5.) Locathah spy. The druid was a locathah sent to the surface world to spy on humanity. He used animal forms to scout and then reported back to an Eye of the Deep. It was a very Cthulhu-esque game with each PC secretly having an affiliation with some dark power. We were supposed to figure out the various secrets and unite our causes to battle an even greater evil, but most of us just sold out to the even greater evil (who then betrayed us and ate us).
 

Spitballing - but thinking of the classic film Ladyhawke - could your Druid be an Awakened Beast whose ability to Shape Change to human form is limited daily? If dm allows, grant Message Cantrip so he can communicate and let him walk upright? Limits his spellcasting but cool character development and if your DM is super gracious he could cast non-V spells plus Shillelagh as a gimme?

Cool concept, maybe a little too complicated for a ''first time'' D&D druid, but I'll keep it in mind. Thanks a lot.
 

Thanks for your comment. I'm joining a new group this time and one player is desperate to play a warlock (probably Hexblade).
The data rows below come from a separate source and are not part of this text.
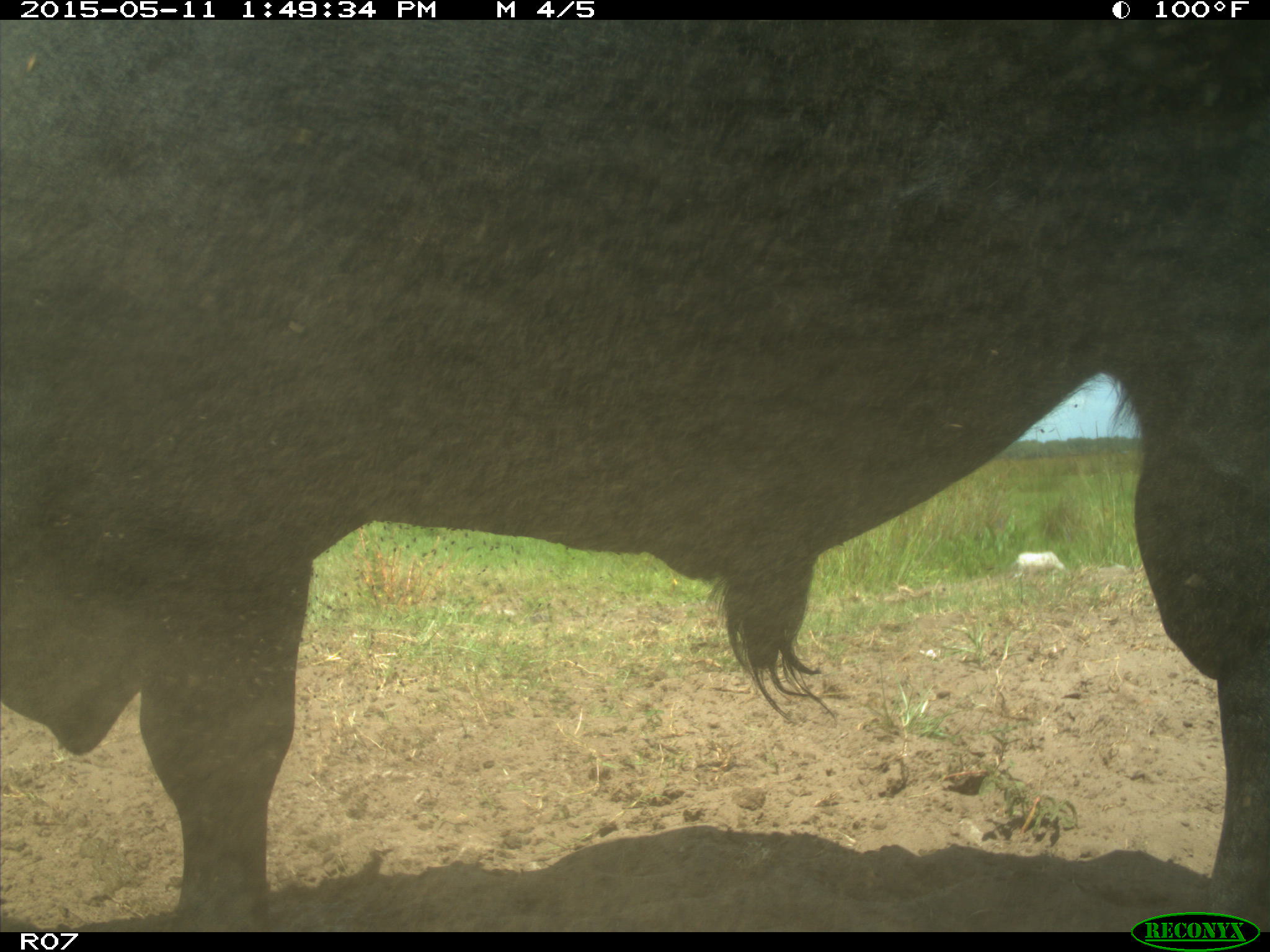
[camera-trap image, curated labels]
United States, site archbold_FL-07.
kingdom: Animalia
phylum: Chordata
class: Mammalia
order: Artiodactyla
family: Bovidae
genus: Bos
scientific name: Bos taurus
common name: domestic cow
It probably makes of me the greatest of special snowflakes, but I dont like having the same class as someone else, even more when I'm a new player to the group. I also love the druid list, but I'm not fond of the shapeshifting.
Considering how much power is bound up in shapeshifting, maybe your DM would let you use the druid spell list on another class? A glamour bard with the druid spell list would feel very fey, for example. Or a "Nature Soul" sorcerer, that used the druid spell list instead of the cleric's.